J'ai secoué la tête et me suis rapidement tournée vers Chen Jing : « Li Yuntong est ton mari. » Ouyang a toussé derrière moi, mais j'ai fait semblant de ne pas entendre. En entendant cela, Chen Jing a ri de nouveau : « Tu te trompes, mon mari n'est pas Li Yuntong. »
« Alors, qui est votre mari ? » demandai-je précipitamment. Ma question était assez abrupte ; si Li Yuntong n'était vraiment pas le mari de Chen Jing, elle n'avait aucune obligation de répondre. Mais Chen Jing était manifestement une personne très aimable ; elle ne sembla pas trouver ma question déplacée : « Mon mari était marin, et il est décédé il y a longtemps. »

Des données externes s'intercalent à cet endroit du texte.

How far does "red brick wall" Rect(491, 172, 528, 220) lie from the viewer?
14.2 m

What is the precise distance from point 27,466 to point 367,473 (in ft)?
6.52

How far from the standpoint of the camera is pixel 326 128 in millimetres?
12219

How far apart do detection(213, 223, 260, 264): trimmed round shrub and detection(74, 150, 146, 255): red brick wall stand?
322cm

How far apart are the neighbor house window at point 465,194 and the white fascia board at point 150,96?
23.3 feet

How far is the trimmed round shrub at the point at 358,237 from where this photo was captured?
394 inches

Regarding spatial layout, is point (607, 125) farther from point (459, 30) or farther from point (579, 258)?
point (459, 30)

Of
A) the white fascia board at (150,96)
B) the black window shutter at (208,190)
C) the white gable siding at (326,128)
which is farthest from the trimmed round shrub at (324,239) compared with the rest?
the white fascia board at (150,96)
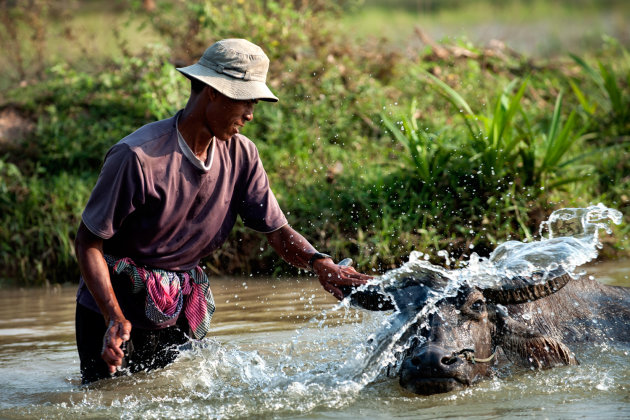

En entendant sa réponse, je n'arrivais pas à décrire ce que j'ai ressenti. C'était tout simplement absurde et je suis restée longtemps sans voix.
C'est tout simplement absurde. L'entreprise nie l'existence même de Li Yuntong, et pire encore, sa femme l'a non seulement oublié, mais elle a en plus un autre mari.
"Jiang Ling, allons-y", dit Ouyang.
« Puis-je voir une photo de votre mari ? » ai-je continué à demander à Chen Jing.
Avant que Chen Jing ne puisse parler, Ouyang dit : « Jiang Ling, ça suffit, il est temps de partir. » Il me tira doucement en bas des escaliers, mais je résistai et restai immobile, regardant Chen Jing.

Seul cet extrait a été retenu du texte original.